Ellison, who in an interview on Thursday said that it would take “an awful lot of surprise bad news” for stocks to drop to their lows in March, manages both the small-cap and large-cap financial funds at FBR where he oversees about $1 billion.

“I think we’ve seen the highs on the stocks for awhile,” he said, “and I think you’ve seen the lows.”

Unlike other well-known investors, Ellison has avoided most of the blood bath in financials after the blow-up of two Bear Stearns hedge funds in the summer of 2007 marked the end of the U.S. housing bubble and the start of the credit crisis.

Ellison held about 10 percent cash in the FBR Large-Cap Financial FBRFX.O fund in early 2007, but he raised that position to more than 30 percent by that year's fall and to 50 percent as of January 31, 2009, according to regulatory filings.

Starting in February, with his cash position at about 60 percent, Ellison began buying bank stocks when the key KBW banking index .BKX lost more than half its value.

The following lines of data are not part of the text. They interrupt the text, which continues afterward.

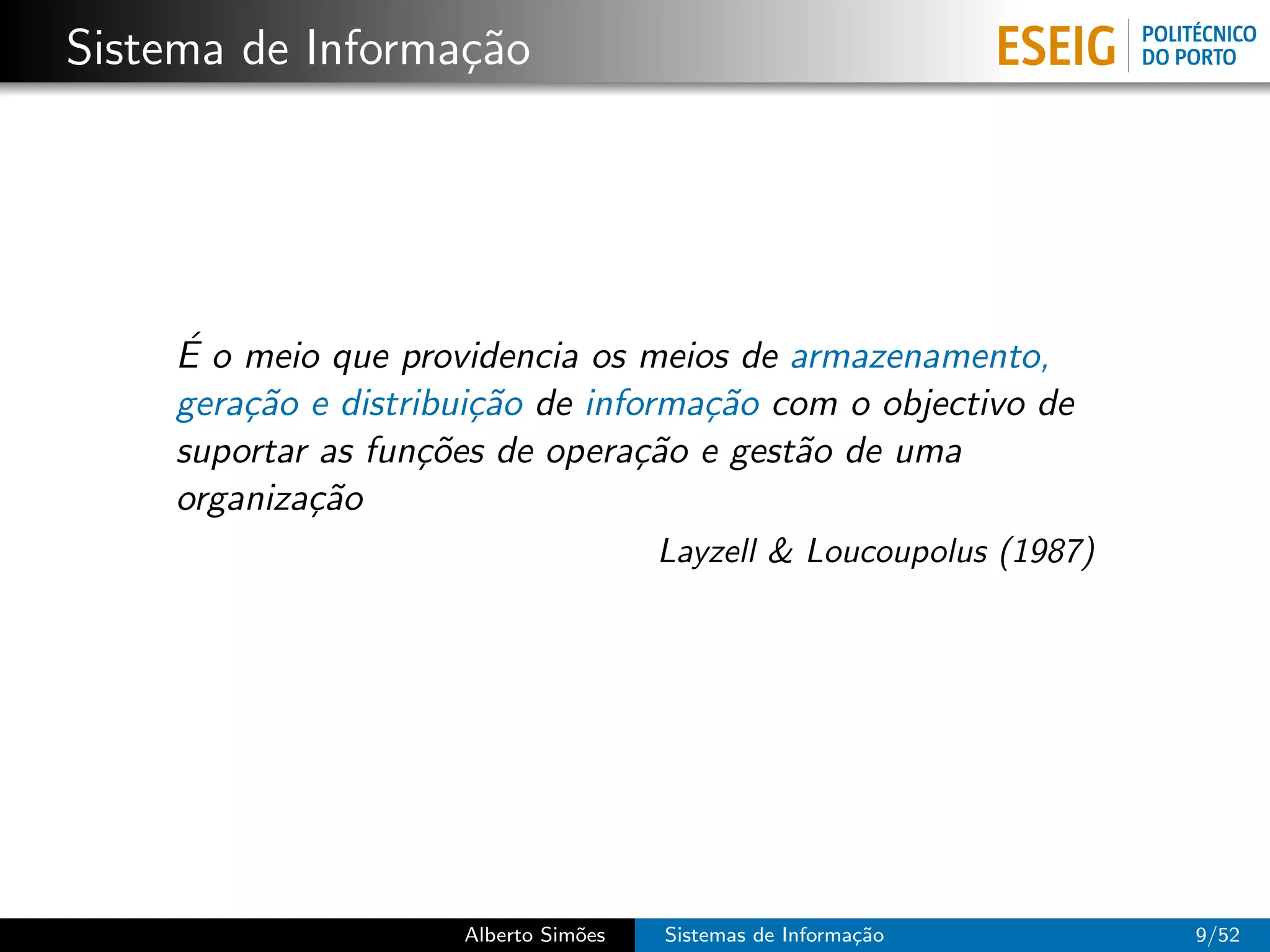 Sistema de Informação

ESEIG POLITÉCNICO DO PORTO

É o meio que providencia os meios de armazenamento, geração e distribuição de informação com o objectivo de suportar as funções de operação e gestão de uma organização

Layzell & Loucoupolus (1987)

Alberto Simões Sistemas de Informação 9/52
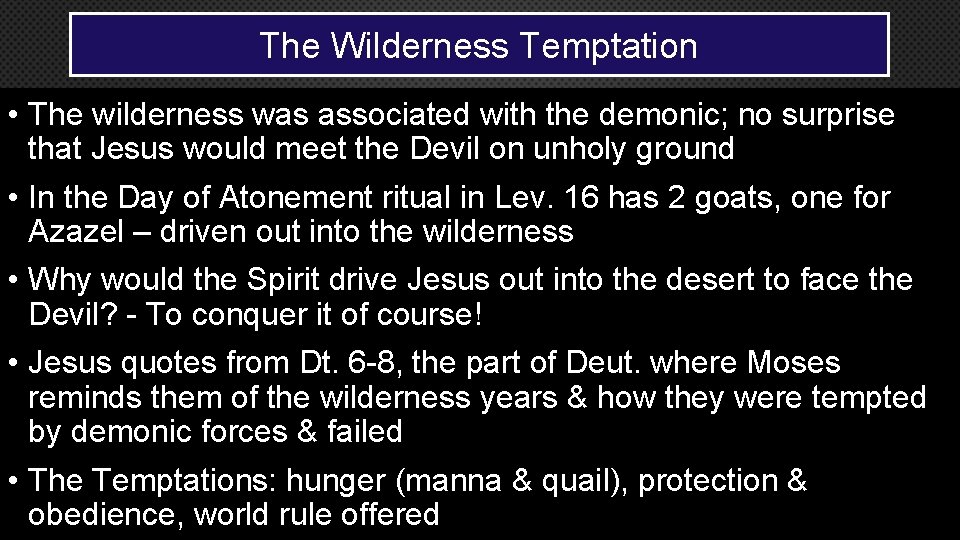 The Wilderness Temptation

• The wilderness was associated with the demonic; no surprise that Jesus would meet the Devil on unholy ground

• In the Day of Atonement ritual in Lev. 16 has 2 goats, one for Azazel – driven out into the wilderness

• Why would the Spirit drive Jesus out into the desert to face the Devil? - To conquer it of course!

• Jesus quotes from Dt. 6-8, the part of Deut. where Moses reminds them of the wilderness years & how they were tempted by demonic forces & failed

• The Temptations: hunger (manna & quail), protection & obedience, world rule offered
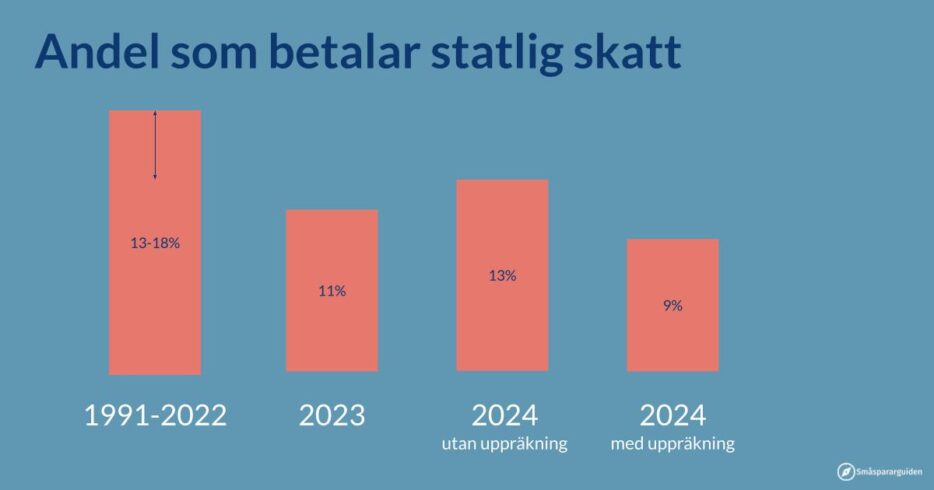 Andel som betalar statlig skatt

13-18%

11%

13%

9%

1991-2022

2023

2024
utan uppräkning

2024
med uppräkning

Småspararguiden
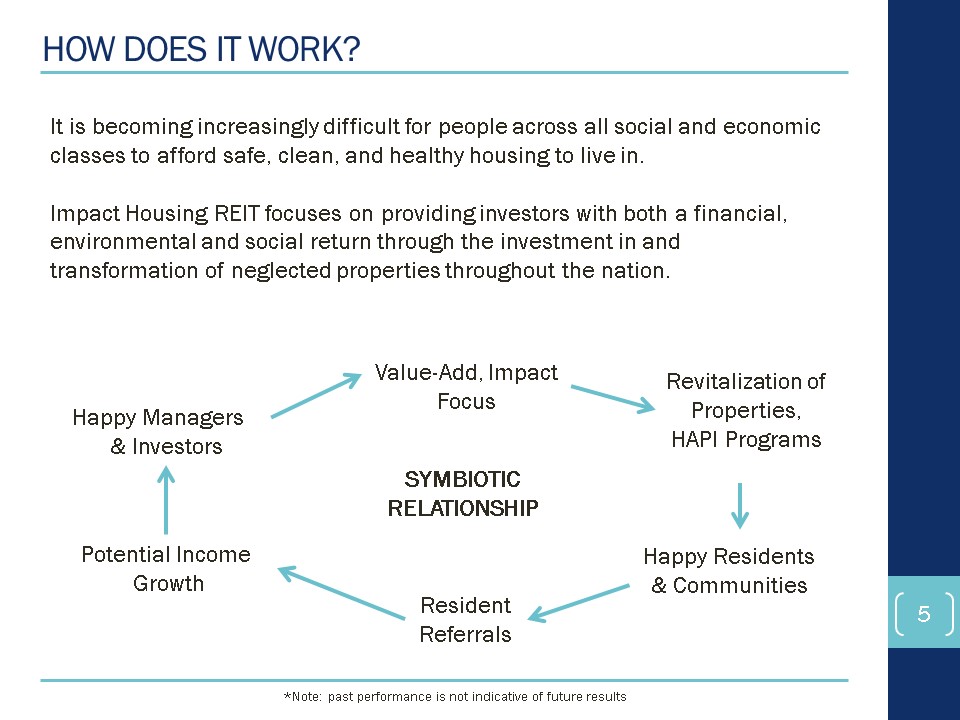 HOW DOES IT WORK?

It is becoming increasingly difficult for people across all social and economic classes to afford safe, clean, and healthy housing to live in.

Impact Housing REIT focuses on providing investors with both a financial, environmental and social return through the investment in and transformation of neglected properties throughout the nation.

Value-Add, Impact Focus

Revitalization of Properties, HAPI Programs

Happy Residents & Communities

Resident Referrals

Potential Income Growth

Happy Managers & Investors

SYMBIOTIC RELATIONSHIP

5

*Note: past performance is not indicative of future results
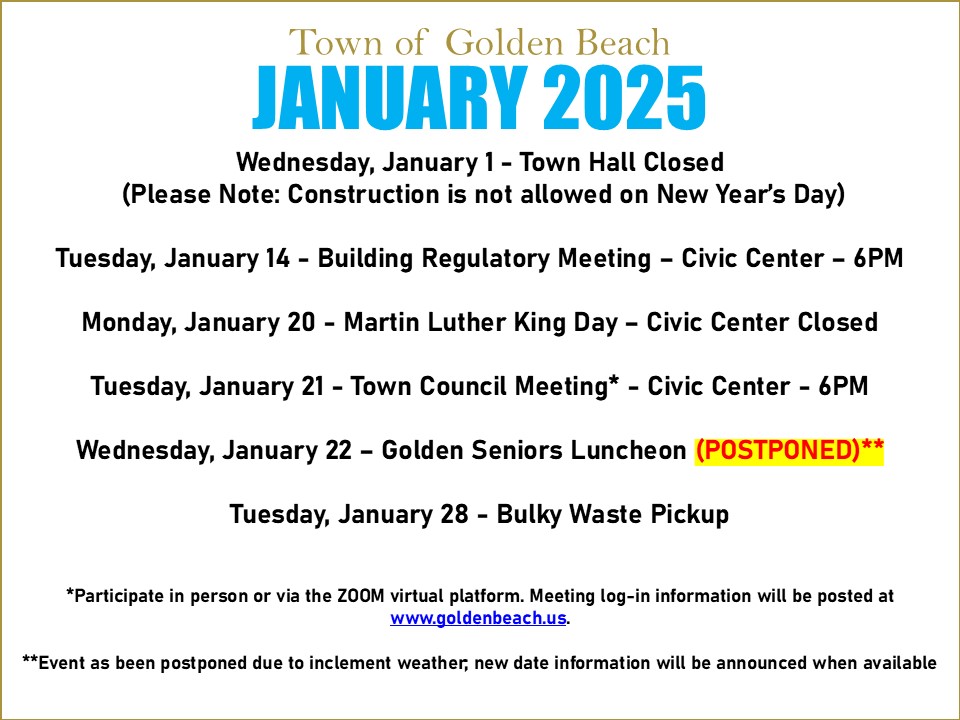 Town of Golden Beach
JANUARY 2025

Wednesday, January 1 - Town Hall Closed
(Please Note: Construction is not allowed on New Year's Day)

Tuesday, January 14 - Building Regulatory Meeting – Civic Center – 6PM

Monday, January 20 - Martin Luther King Day – Civic Center Closed

Tuesday, January 21 - Town Council Meeting* - Civic Center - 6PM

Wednesday, January 22 – Golden Seniors Luncheon (POSTPONED)**

Tuesday, January 28 - Bulky Waste Pickup

*Participate in person or via the ZOOM virtual platform. Meeting log-in information will be posted at www.goldenbeach.us.

**Event as been postponed due to inclement weather, new date information will be announced when available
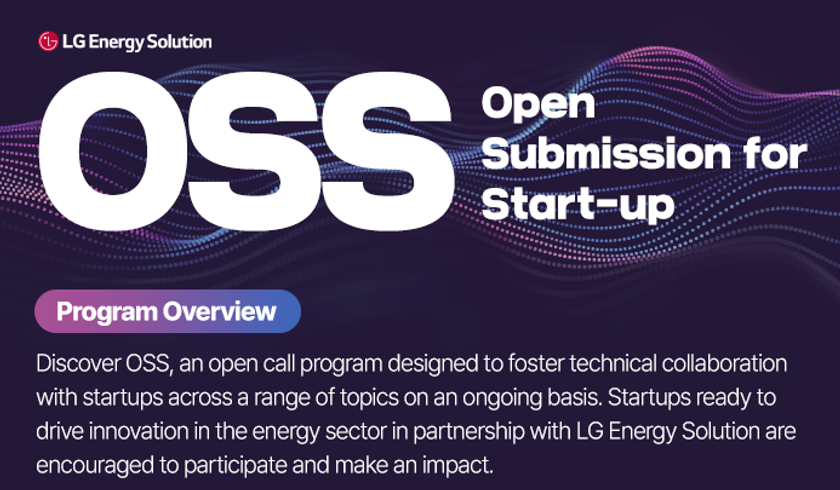 LG Energy Solution

OSS

Open Submission for Start-up

Program Overview

Discover OSS, an open call program designed to foster technical collaboration with startups across a range of topics on an ongoing basis. Startups ready to drive innovation in the energy sector in partnership with LG Energy Solution are encouraged to participate and make an impact.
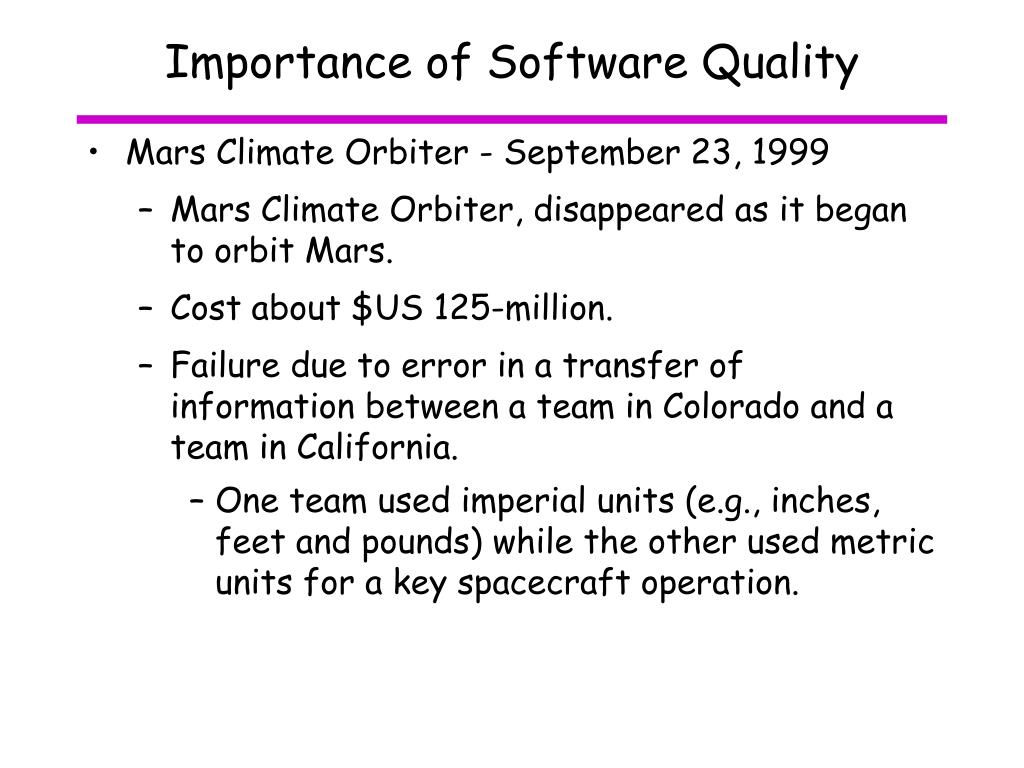 Importance of Software Quality

• Mars Climate Orbiter - September 23, 1999

– Mars Climate Orbiter, disappeared as it began to orbit Mars.

– Cost about \$US 125-million.

– Failure due to error in a transfer of information between a team in Colorado and a team in California.

– One team used imperial units (e.g., inches, feet and pounds) while the other used metric units for a key spacecraft operation.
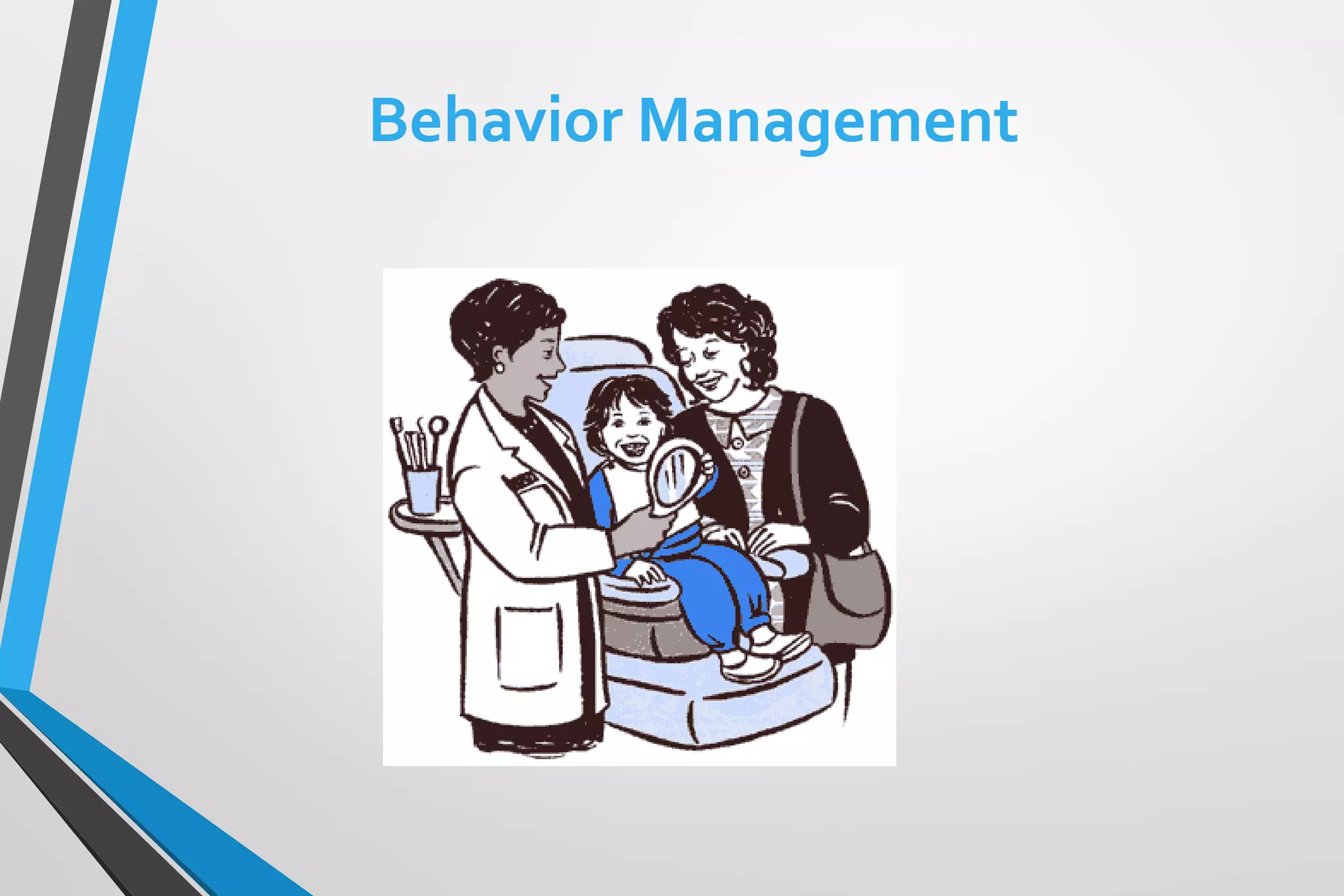 Behavior Management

Cash is now in the 10 percent range.

“I bought them on the way down, I didn’t pick the bottom,” he said. “I really started to get more aggressive as I started to see home price activity pick up in some of these markets where you had an 80 percent increase in home sales.”

With the government’s financial backing and management’s efforts to clean up their operations, banks have the wind behind them and are a good investment, Ellison said. The worst of the financial crisis is over, he said.

Banks are reducing costs, improving lending standards and making their balance sheets far easier to understand, which means in less than seven years -- the average life of a bank’s loan portfolio -- they should be in good shape, he said.

With the exception of Citigroup Inc C.N, the leadership in the top U.S. banks, including Bank of America Corp BAC.N, is much better than it was in 1990, he said.

“I want to own them now, and I want to sell them in seven years when it’s all cleaned out,” he said.

“You go from ugly to OK to good to great and the last time they were ugly was 1990-1991, and from ‘91 to ‘95 was the best time to buy bank stocks in my career.”

Ellison said "safe" bets in the banking sector include JPMorgan Chase JPM.N, Wells Fargo & Co WFC.N and PNC Financial Services Group Inc PNC.N. Banks that need to raise capital but also represent good value include SunTrust Banks Inc STI.N, KeyCorp KEY.N, Fifth Third Bancorp FITB.O and Comerica Inc CMA.N.

As of Thursday, over the past 12 months Ellison's large cap fund is down 19.4 percent, compared to a 53.2 percent drop in the Standard & Poor's 500 Financial Index .GSPF.